Fanatical, radical reign of Thomas
“What is happening here?” a distraught Nancy Pelosi said on Friday.
It’s a good question.
Over the last three decades, I have witnessed a dismal saga of opportunism, fanaticism, mendacity, concupiscence, hypocrisy and cowardice. This is a story about men gaining power by trading away something that meant little to them compared with their own stature: the rights of women.
It started innocently enough on a beautiful summer day in Kennebunkport.
I was covering the first President Bush’s nomination of a 43-year-old U.S. appeals court judge for the D.C. Circuit to take the seat of retiring Justice Thurgood Marshall. Clarence Thomas looked uneasy as Bush defended his conservative choice.
The warnings were clear even then. Democratic Sen. Howard Metzenbaum of Ohio threatened to investigate Judge Thomas’ record on abortion, saying, “I will not support yet another Reagan-Bush Supreme Court nominee who remains silent on a woman’s right to choose and then ascends to the court to weaken that right.”
As a Texas congressman, H.W. was christened “Rubbers” by his colleagues because he was such a cheerleader for family planning in the U.S. and around the world.
But when Bush joined Ronald Reagan on the ticket in 1980, he adopted Reagan’s more restrictive position. The right remained suspicious of Bush, though, and hoping to bring it around for his re-election, he appointed the ultraconservative Thomas. He also wanted to appeal to Black voters, still angry at the Willie Horton ugliness that had helped propel him to the White House.
Women’s rights had to take a back seat to re-election.
Three months later, Anita Hill told her story to Congress about her boss, Thomas, tormenting her with unwanted attention and dirty talk about the pornographic films he liked to watch. Joe Biden was the chairman of those Senate hearings.

WHAT YOU HAVE TO DO –
Retype, word for word, the passage of the above piece on Clarence Thomas's nomination that opens with the words containing "It’s a good" and closes with "his conservative choice.".

DATA LINES –

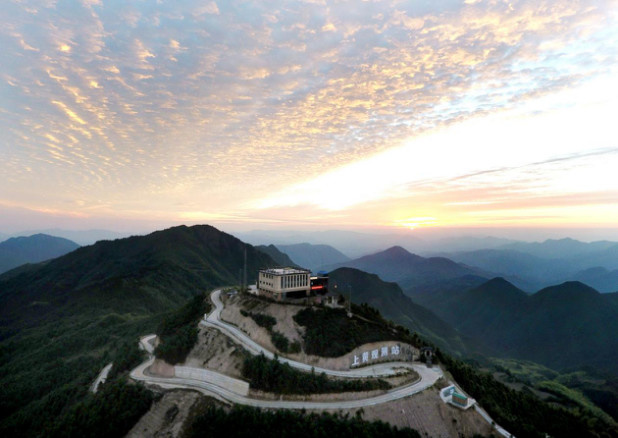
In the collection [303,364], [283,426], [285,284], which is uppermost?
[285,284]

COMPLETED EXERCISE –
It’s a good question.
Over the last three decades, I have witnessed a dismal saga of opportunism, fanaticism, mendacity, concupiscence, hypocrisy and cowardice. This is a story about men gaining power by trading away something that meant little to them compared with their own stature: the rights of women.
It started innocently enough on a beautiful summer day in Kennebunkport.
I was covering the first President Bush’s nomination of a 43-year-old U.S. appeals court judge for the D.C. Circuit to take the seat of retiring Justice Thurgood Marshall. Clarence Thomas looked uneasy as Bush defended his conservative choice.